On the Add Policy tab, click the Retry card. In the Add Policy: Retry panel, configure the parameters.

Note

After you configure and enable the retry policy, verify that the retry rule works as expected.

Parameter

Description

Enable

Specifies whether to enable the retry policy.

  • Enable: The gateway API retry policy takes effect.

  • Disabled: The gateway API retry policy does not take effect.

    After you disable retries, the gateway has a default internal retry configuration. By default, the number of retries is 2 and the retry conditions are connect-failure, refused-stream, unavailable, cancelled, non_idempotent, or retriable-status-codes.

Number Of Retries

The maximum number of retries for a failed request. You can set this parameter to an integer from 0 to 10. We recommend that you set this parameter to 0, 1, or 2.

If you set this parameter to 0, failed requests are not retried.

Retry Conditions

Select the appropriate conditions. You can select multiple conditions.

Retry Status Codes

Retry the request for responses with specific HTTP status codes. You can configure multiple HTTP status codes.

Important

You can configure Retry Status Codes only if you specify retriable-status-codes for Retry Conditions.

Header modification policy

The header modification feature lets you modify the headers in the original request before it is forwarded to the backend service, or in the response from the backend service before it is returned to the client.

Procedure

On the Add Policy tab, click the Header Modification card. In the Add Policy: Header Modification panel, configure the parameters.

Configuration item

Description

Enable

Specifies whether to enable the header modification policy.

  • Enable: If enabled, the gateway controls the request and response headers.

  • Disable: If disabled, the gateway does not control the request and response headers.

Header Type

Select the header type.

  • Request: Modifies the request header.

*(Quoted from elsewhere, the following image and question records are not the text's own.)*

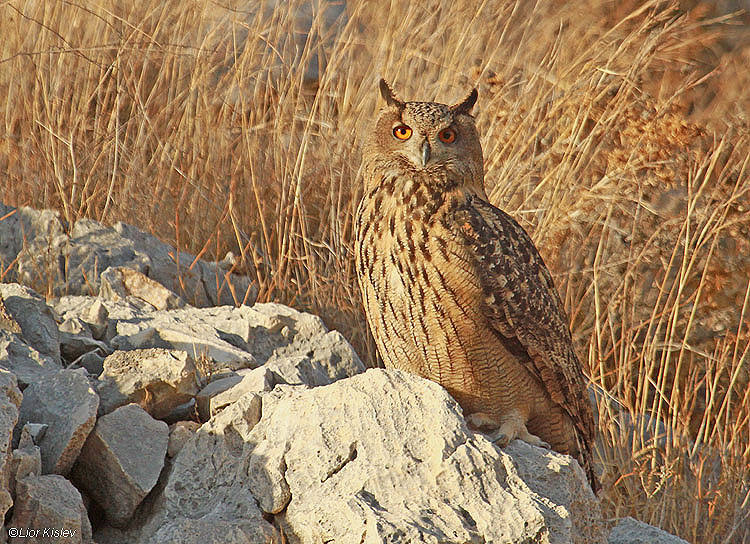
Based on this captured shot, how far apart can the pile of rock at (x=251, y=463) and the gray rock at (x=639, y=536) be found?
0.54 m

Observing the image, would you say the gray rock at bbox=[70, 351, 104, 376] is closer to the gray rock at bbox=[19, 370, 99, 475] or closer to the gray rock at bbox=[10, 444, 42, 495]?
the gray rock at bbox=[19, 370, 99, 475]

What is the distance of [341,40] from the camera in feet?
16.4

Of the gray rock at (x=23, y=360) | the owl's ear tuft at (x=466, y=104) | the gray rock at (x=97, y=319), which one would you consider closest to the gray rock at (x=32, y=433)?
the gray rock at (x=23, y=360)

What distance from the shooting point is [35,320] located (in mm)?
3223

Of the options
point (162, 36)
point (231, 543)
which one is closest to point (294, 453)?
point (231, 543)

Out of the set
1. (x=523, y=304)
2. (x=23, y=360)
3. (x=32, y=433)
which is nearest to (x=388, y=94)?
(x=523, y=304)

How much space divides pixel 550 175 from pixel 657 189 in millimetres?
847

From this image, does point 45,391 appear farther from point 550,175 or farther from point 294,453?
point 550,175

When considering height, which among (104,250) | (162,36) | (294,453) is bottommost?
(104,250)

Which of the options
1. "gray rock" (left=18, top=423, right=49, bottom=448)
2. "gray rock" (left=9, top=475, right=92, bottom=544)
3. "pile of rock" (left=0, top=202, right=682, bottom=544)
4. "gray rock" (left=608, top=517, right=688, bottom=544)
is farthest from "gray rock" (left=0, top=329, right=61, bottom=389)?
"gray rock" (left=608, top=517, right=688, bottom=544)

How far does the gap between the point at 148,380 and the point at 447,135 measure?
1356 mm

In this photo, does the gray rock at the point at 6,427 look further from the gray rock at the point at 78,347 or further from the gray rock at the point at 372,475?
the gray rock at the point at 78,347

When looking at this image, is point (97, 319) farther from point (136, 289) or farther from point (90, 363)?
point (136, 289)

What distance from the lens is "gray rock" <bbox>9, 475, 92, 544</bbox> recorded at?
2.35 meters
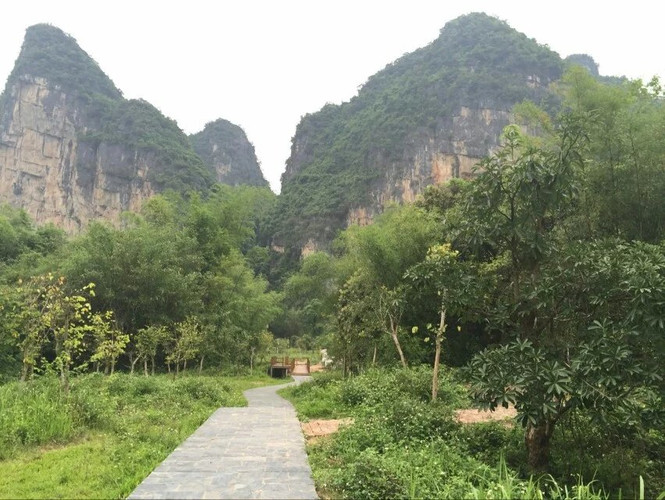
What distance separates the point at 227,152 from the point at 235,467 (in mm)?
84918

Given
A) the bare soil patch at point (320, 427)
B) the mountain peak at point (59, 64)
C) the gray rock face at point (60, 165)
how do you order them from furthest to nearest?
the mountain peak at point (59, 64) → the gray rock face at point (60, 165) → the bare soil patch at point (320, 427)

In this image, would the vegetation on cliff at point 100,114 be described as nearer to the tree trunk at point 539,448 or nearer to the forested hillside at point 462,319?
the forested hillside at point 462,319

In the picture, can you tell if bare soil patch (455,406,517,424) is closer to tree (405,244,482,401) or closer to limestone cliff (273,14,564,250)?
tree (405,244,482,401)

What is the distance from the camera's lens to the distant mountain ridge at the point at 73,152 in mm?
56344

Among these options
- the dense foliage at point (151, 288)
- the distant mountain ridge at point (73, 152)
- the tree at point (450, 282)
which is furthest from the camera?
the distant mountain ridge at point (73, 152)

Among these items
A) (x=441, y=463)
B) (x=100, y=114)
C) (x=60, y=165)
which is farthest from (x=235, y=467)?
(x=100, y=114)

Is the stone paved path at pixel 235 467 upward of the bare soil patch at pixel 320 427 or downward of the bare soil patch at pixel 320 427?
upward

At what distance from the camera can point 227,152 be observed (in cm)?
8512

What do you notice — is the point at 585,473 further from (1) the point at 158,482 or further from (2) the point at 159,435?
(2) the point at 159,435

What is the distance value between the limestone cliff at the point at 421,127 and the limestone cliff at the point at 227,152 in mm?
20790

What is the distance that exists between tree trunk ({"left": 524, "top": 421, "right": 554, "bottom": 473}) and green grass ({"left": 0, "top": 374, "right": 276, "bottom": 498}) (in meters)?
3.71

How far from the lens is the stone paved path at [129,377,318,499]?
3592 millimetres

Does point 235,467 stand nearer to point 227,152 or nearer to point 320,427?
point 320,427

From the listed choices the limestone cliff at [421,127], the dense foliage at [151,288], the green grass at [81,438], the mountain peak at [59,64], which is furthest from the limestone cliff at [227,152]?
the green grass at [81,438]
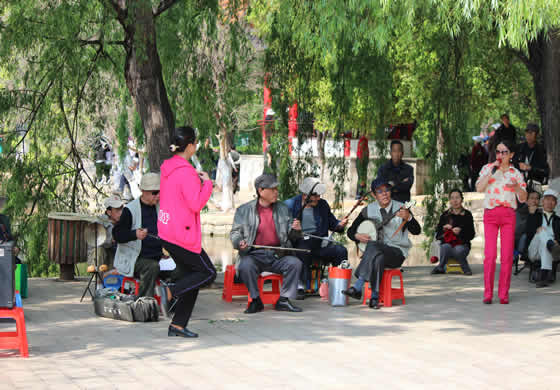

  • Response: Modifies the response header.

Operation Type

Select the operation type.

  • Add: Adds a header to the request or response.

    Note

    If the header to be added already exists, the new header value is appended to the existing value, separated by a comma (,).

  • Modify: Modifies a specified header in the request or response.

    Note

    • If the specified header does not exist, it is added with the specified header key and value.

    • If the specified header exists, its value is overwritten.

  • Delete: Deletes a specified header from the request or response.

Header Key

Enter the name of the request or response header.

Header Value

Enter the value of the request or response header.

Plug-in configuration

  1. Click the Add Plug-in tab.

  2. In the Quick Navigation section, select a plug-in type or search for a plug-in by name, and then click the card for the desired plug-in:

    • If the plug-in is not installed, click Install and Configure in the pop-up window. Then, configure the plug-in rules and enable it.

    • If the plug-in is already installed, configure its rules and enable it in the pop-up window.

  3. Click OK. You are returned to the More Policies and Plug-ins page, where you can view the attachment and enabled status of the plug-in for the API.